Faisceau de feuilles, racines et rhizomes -- tiges rampantes généralement enfouies dans le sol--, la posidonie pousse très lentement, moins de cinq centimètres par an.
Grâce aux rhizomes, les herbiers stockent le carbone et produisent de l'oxygène, ce qui vaut à la posidonie d'être appelée "carbone bleu", explique Mme Zakhama-Sraieb, soulignant qu'elle produit 14 à 20 litres d'oxygène par mètre carré.
- "Un maximum de carbone" -
Les herbiers, qui absorbent trois fois plus de carbone qu'une forêt, peuvent en fixer de grandes quantités sur des milliers d'années, selon la chercheuse.
"Dans un contexte de changement climatique, nous avons besoin de posidonie pour capturer un maximum de carbone", abonde Yassine Ramzi Sghaier, expert en biologie marine.
Faute de moyens, les chercheurs ne peuvent pas quantifier les destructions d'herbiers des dernières années en Tunisie.
Mais ils en pointent de multiples raisons dans un pays où près de 70% des habitants vivent sur 1.400 km de côtes: activités humaines, aménagement du littoral, pêche illicite, fermes aquacoles installées sur les herbiers...
A cause de l'ignorance du grand public et des décideurs, les "banquettes" de posidonie échouées sur les plages sont par exemple souvent considérées comme des déchets.
Parfois, des bulldozers sont utilisés pour les évacuer, ôtant au passage beaucoup de sable et accélérant l'érosion, selon les chercheurs qui disent craindre la disparition de près de la moitié des plages tunisiennes.
Même échouées sur la plage, les "banquettes" de posidonie protègent les côtes de la houle. Elles améliorent aussi la qualité de l'eau et sa transparence, rendant la baignade plus attrayante pour les touristes, rappelle le Dr Rym.
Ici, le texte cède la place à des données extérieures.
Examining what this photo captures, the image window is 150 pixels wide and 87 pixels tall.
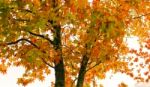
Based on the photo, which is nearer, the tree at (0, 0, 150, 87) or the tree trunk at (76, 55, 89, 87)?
the tree at (0, 0, 150, 87)

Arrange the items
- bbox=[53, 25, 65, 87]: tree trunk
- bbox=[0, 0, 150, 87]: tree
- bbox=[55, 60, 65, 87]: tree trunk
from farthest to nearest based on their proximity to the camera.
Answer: bbox=[55, 60, 65, 87]: tree trunk, bbox=[53, 25, 65, 87]: tree trunk, bbox=[0, 0, 150, 87]: tree

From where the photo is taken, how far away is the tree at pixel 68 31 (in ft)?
48.8

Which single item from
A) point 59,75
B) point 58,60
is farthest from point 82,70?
point 58,60

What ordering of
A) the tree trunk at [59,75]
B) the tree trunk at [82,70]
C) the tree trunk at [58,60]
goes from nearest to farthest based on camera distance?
the tree trunk at [58,60] → the tree trunk at [82,70] → the tree trunk at [59,75]

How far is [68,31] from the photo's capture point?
18438mm

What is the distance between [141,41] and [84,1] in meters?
8.18

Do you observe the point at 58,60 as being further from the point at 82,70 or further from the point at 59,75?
the point at 82,70

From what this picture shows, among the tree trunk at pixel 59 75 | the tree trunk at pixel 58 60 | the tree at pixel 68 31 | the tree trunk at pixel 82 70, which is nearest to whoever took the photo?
the tree at pixel 68 31

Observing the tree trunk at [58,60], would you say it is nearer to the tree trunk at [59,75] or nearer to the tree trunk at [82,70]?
the tree trunk at [59,75]

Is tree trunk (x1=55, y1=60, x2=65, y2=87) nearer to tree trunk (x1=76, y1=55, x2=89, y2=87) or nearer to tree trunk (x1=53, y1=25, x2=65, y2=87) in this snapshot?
tree trunk (x1=53, y1=25, x2=65, y2=87)

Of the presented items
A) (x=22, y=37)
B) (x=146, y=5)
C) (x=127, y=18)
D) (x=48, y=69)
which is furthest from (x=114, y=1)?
(x=48, y=69)

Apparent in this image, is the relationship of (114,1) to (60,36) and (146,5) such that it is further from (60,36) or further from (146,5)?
(60,36)

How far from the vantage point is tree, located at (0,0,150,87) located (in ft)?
48.8

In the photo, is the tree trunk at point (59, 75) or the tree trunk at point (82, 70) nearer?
the tree trunk at point (82, 70)
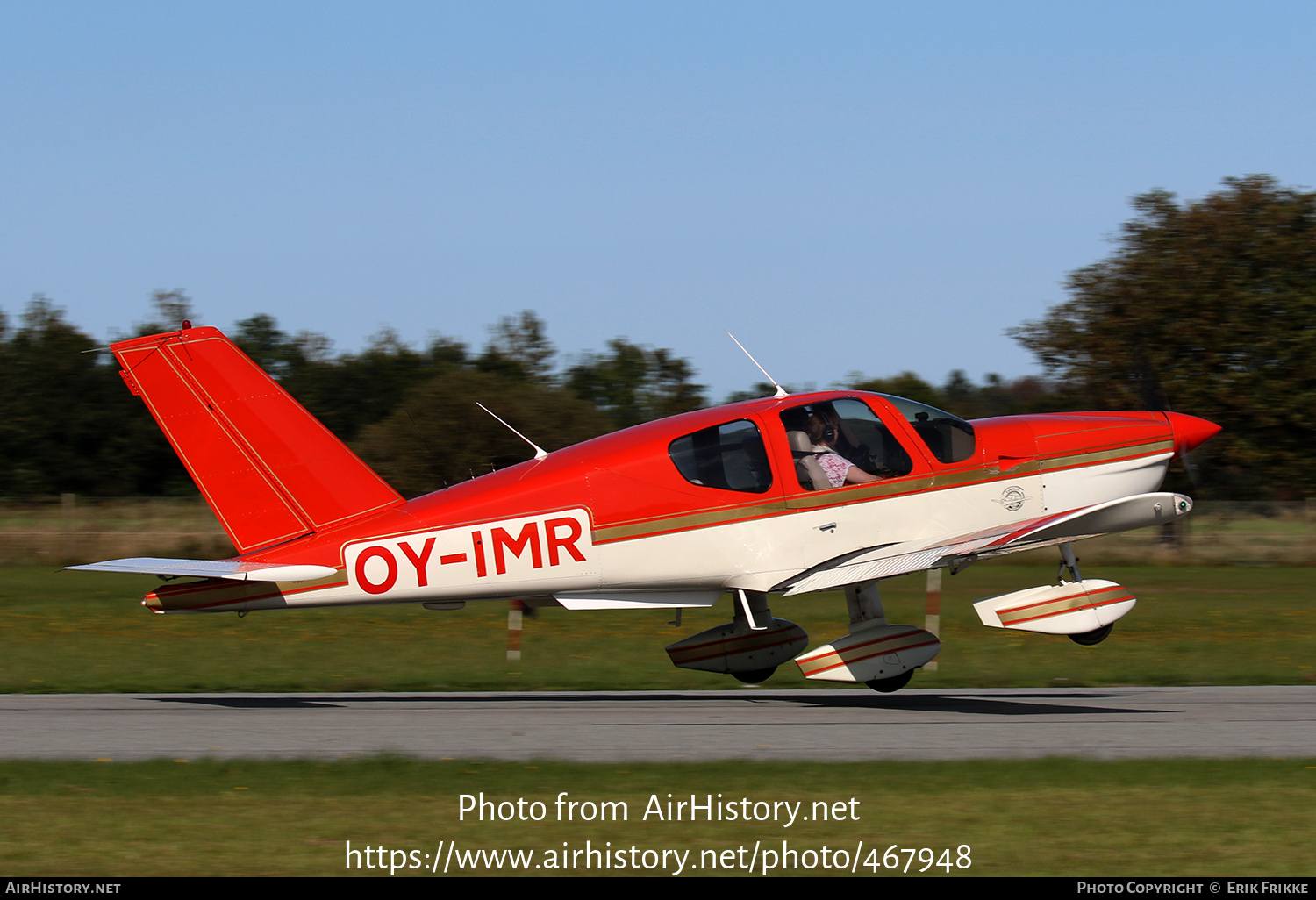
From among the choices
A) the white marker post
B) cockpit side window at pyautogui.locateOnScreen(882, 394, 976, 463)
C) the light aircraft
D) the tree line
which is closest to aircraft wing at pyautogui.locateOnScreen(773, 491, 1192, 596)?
the light aircraft

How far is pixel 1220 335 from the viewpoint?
→ 122 ft

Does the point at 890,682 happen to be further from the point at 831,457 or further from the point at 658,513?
the point at 658,513

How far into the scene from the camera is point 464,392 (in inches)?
1469

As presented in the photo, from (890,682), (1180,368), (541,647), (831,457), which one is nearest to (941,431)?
(831,457)

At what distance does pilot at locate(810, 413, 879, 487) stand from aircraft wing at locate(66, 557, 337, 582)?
415 cm

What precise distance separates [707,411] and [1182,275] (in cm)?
3097

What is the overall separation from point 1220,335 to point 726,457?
3019 cm

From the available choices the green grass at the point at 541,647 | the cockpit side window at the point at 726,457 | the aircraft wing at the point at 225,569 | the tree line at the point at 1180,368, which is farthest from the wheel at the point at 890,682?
the tree line at the point at 1180,368

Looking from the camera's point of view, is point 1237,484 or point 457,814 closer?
point 457,814

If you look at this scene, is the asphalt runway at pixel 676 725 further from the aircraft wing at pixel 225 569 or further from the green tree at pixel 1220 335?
the green tree at pixel 1220 335

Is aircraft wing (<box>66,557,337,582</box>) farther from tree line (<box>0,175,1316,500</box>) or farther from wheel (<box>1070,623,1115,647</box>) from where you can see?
tree line (<box>0,175,1316,500</box>)

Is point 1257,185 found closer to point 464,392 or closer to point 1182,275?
point 1182,275
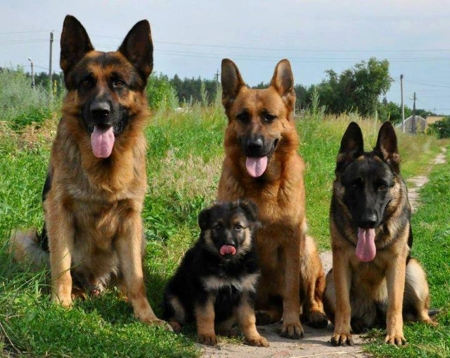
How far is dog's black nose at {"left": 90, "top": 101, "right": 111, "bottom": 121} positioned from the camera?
516 centimetres

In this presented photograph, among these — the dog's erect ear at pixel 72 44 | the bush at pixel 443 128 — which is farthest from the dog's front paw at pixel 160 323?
the bush at pixel 443 128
En Tunisie, les plages constituent l'un des grands atouts du tourisme, secteur qui représente jusqu'à 14% du PIB selon les années. Or, 44% des plages du pays sont à risque d'érosion face à la montée du niveau de la mer.
"On contribue à faire disparaître des plages en enlevant les banquettes", s'alarme Ahmed Ben Hmida, gestionnaire des aires marines et côtières auprès de l'Agence gouvernementale de protection et d'aménagement du littoral (Apal).
- "Mer détruite" -
Près de 40% de l'activité de pêche se passe aussi au niveau des herbiers, selon les scientifiques. Un secteur qui représente 13% du PIB en Tunisie.
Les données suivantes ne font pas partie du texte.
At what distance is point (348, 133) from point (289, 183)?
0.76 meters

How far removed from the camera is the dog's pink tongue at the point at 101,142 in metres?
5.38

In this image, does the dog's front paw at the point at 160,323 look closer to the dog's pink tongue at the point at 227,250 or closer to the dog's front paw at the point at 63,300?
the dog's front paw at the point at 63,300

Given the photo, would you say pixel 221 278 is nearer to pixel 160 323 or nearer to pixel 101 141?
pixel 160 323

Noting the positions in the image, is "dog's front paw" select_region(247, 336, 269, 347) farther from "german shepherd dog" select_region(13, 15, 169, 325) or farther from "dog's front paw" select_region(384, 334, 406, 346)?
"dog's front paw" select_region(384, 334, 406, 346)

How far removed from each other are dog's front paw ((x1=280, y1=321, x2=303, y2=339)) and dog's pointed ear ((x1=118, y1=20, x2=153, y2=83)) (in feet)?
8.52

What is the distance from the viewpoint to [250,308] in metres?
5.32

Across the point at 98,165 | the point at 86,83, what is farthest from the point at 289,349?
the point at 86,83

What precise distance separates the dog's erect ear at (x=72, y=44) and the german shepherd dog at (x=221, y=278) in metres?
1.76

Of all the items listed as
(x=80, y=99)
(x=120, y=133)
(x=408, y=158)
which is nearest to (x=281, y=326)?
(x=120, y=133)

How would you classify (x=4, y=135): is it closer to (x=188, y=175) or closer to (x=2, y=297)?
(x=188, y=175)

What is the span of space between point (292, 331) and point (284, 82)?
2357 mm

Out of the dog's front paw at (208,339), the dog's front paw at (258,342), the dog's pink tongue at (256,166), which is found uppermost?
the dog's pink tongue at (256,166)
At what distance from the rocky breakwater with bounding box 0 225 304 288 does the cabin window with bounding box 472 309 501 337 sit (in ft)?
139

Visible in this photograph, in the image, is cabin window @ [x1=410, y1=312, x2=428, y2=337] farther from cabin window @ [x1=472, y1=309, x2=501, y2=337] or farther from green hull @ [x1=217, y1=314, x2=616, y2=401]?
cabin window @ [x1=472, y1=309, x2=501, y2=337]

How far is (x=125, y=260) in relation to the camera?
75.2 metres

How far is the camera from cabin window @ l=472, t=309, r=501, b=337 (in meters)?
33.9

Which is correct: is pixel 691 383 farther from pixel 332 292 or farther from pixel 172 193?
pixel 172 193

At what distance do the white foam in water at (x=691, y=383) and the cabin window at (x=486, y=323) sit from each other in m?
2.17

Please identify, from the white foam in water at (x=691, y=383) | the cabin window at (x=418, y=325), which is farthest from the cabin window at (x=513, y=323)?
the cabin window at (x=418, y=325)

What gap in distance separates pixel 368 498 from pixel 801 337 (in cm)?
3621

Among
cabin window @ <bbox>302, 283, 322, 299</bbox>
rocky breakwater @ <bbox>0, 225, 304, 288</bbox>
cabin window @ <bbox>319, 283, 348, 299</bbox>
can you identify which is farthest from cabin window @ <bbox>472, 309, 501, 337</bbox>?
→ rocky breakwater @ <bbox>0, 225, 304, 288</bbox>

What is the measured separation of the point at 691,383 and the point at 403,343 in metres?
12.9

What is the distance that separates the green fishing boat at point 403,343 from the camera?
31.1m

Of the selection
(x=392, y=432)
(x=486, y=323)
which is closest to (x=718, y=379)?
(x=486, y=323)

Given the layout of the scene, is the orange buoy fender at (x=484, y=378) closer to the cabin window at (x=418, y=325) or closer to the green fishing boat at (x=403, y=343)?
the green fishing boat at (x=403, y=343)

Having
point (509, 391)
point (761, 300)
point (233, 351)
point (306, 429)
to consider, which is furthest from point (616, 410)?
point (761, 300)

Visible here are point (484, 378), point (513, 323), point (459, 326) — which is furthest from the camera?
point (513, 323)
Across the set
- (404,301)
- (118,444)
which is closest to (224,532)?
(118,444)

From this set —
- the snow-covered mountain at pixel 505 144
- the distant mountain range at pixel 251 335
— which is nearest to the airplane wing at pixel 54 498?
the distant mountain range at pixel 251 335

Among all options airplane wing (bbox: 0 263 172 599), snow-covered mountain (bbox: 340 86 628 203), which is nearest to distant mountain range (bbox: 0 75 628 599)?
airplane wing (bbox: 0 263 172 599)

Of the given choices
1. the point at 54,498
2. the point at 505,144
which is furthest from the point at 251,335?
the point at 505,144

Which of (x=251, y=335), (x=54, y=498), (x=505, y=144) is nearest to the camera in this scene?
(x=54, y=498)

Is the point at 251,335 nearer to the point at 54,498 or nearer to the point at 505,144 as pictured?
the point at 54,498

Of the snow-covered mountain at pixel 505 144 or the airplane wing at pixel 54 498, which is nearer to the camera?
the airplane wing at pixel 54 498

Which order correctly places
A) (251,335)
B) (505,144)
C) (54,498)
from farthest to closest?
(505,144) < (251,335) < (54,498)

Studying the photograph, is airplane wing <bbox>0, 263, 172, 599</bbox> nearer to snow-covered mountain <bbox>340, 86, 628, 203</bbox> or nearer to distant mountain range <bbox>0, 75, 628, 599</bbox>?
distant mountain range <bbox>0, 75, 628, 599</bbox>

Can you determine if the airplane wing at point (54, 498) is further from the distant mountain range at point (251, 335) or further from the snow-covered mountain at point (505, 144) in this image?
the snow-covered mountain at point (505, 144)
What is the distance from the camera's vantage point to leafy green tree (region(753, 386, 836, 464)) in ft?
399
Une étude de 2010 a constaté une régression massive des herbiers au niveau du golfe de Gabès (sud-est) à cause de la pêche illicite (chalutage sur les herbiers) et de la pollution.
Depuis les années 1970, les usines de traitement chimique des phosphates y déversent du phosphogypse. Résultat: il reste moins de 40% d'herbiers de posidonie dans cette région, regrette Yassine Sghaier.
Même s'il pêche plus au nord, à Monastir (centre-est), Mazen Magdiche attrape trois fois moins de poissons qu'il y a 25 ans: "Il y en a de moins en moins dans les eaux peu profondes où se trouve la posidonie".
Cet homme aux traits burinés a été sensibilisé à l'importance de la posidonie mais il comprend ses collègues, notamment "les petits pêcheurs aux moyens dérisoires": "Tu ne cherches pas l'intérêt de la mer mais à nourrir tes enfants, ta famille".
Aujourd'hui, dit le pêcheur, "la mer est détruite. Des produits chimiques sont déversés partout. Notre mer a changé".
Mais Ahmed Ben Hmida de l'Apal veut "garder l'espoir de sauver ce trésor", notamment à travers "la création prochaine de quatre zones marines et côtières protégées: les îles de la Galite (nord), Zembra (nord-est), Kuriat (nord-est) et Kneiss (est)".
Mais il avertit: "Si rien n'est fait pour protéger l'ensemble de la posidonie, nous courons vers une véritable catastrophe".